Perempuan yang Memanggul Bayangan
Apa boleh buat, seorang anak perempuan lahir dari dan dalam kedukaan yang teramat sangat. Begitulah riwayatnya mengapa ia bernama Lara.
Perempuan itu bernama Lara. Ia anak kedua dari tiga bersaudara yang sebenarnya tidak diharapkan kelahirannya. Orang tua Lara Tini dan Karto lebih berharap punya banyak anak laki-laki untuk membantu mereka bekerja memanggul padi dan berjualan di Pasar Kota Lama. Usaha Karto sudah lama bangkrut karena ditipu rekan kerjanya yang mengimi-imingi melipatgandakan uang. Belum lagi krisis moneter yang menggulung habis keuangannya.

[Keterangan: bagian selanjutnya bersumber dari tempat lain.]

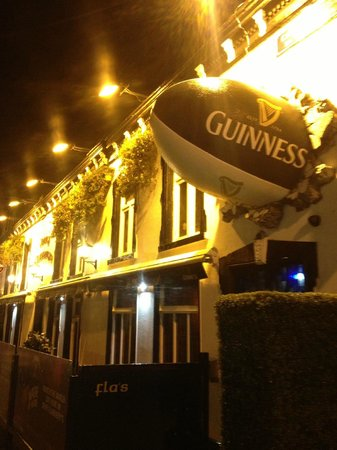 Jerry Flannerys Bar Catherine Street: Rugby ball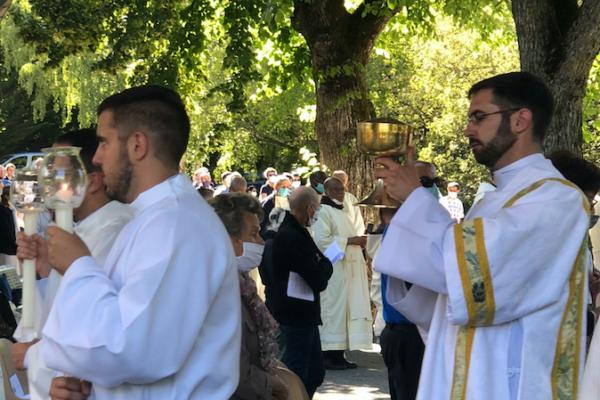Retour sur l'ordination diaconale de Thibaud Varis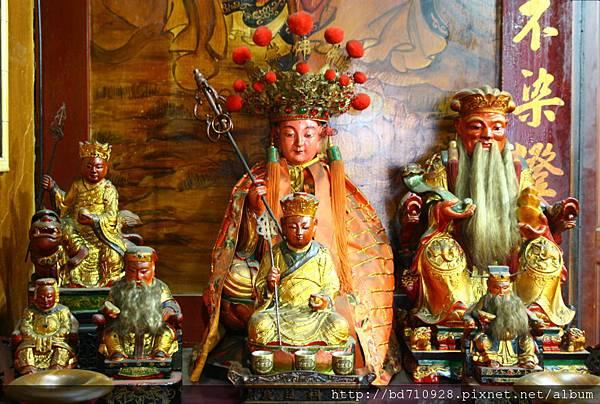 正殿虎側偏殿,奉祀:地藏王菩薩、福德正神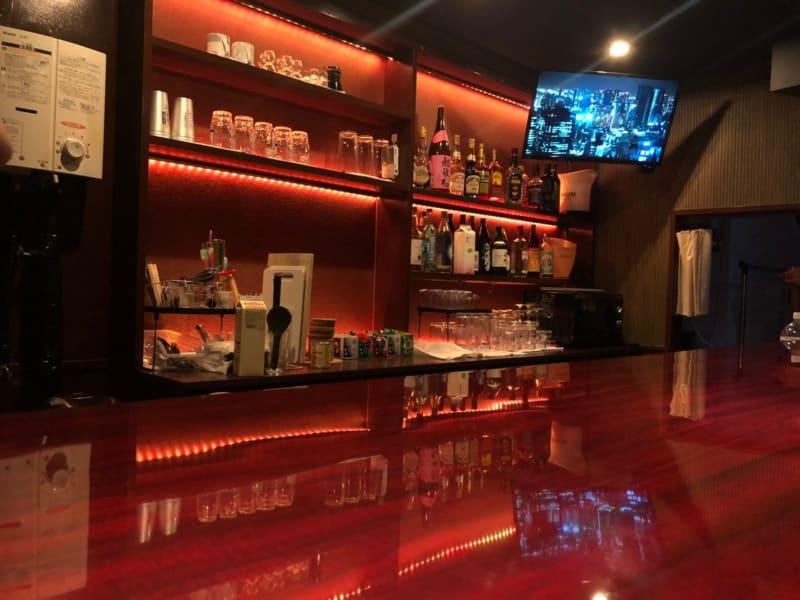 BARカウンターあります。 ※7名席 - IDEALBAR 新宿店の室内の写真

Namun apa boleh buat, seorang anak perempuan lahir dari dan dalam kedukaan yang teramat sangat. Begitulah riwayatnya mengapa ia bernama Lara. Ini kontras dengan kakak laki-lakinya yang dinamai Juang dan adik laki-lakinya bernama Sinar.
Rumah Lara adalah kontrakan rumah petak kecil yang bayarannya sering menunggak. Keadaan ekonomi keluarga Lara tidak jauh beda dengan tetangganya, Riak dan Terang; sama melaratnya, dan sama-sama terjerat utang kontrakan. Pekikan pemilik kontrakan yang menyindir dari seberang rumah sudah menjadi sarapan saban pagi dan petang. Hanya saja, tidak satu pun di rumah itu, kecuali Lara, yang memiliki bayangan.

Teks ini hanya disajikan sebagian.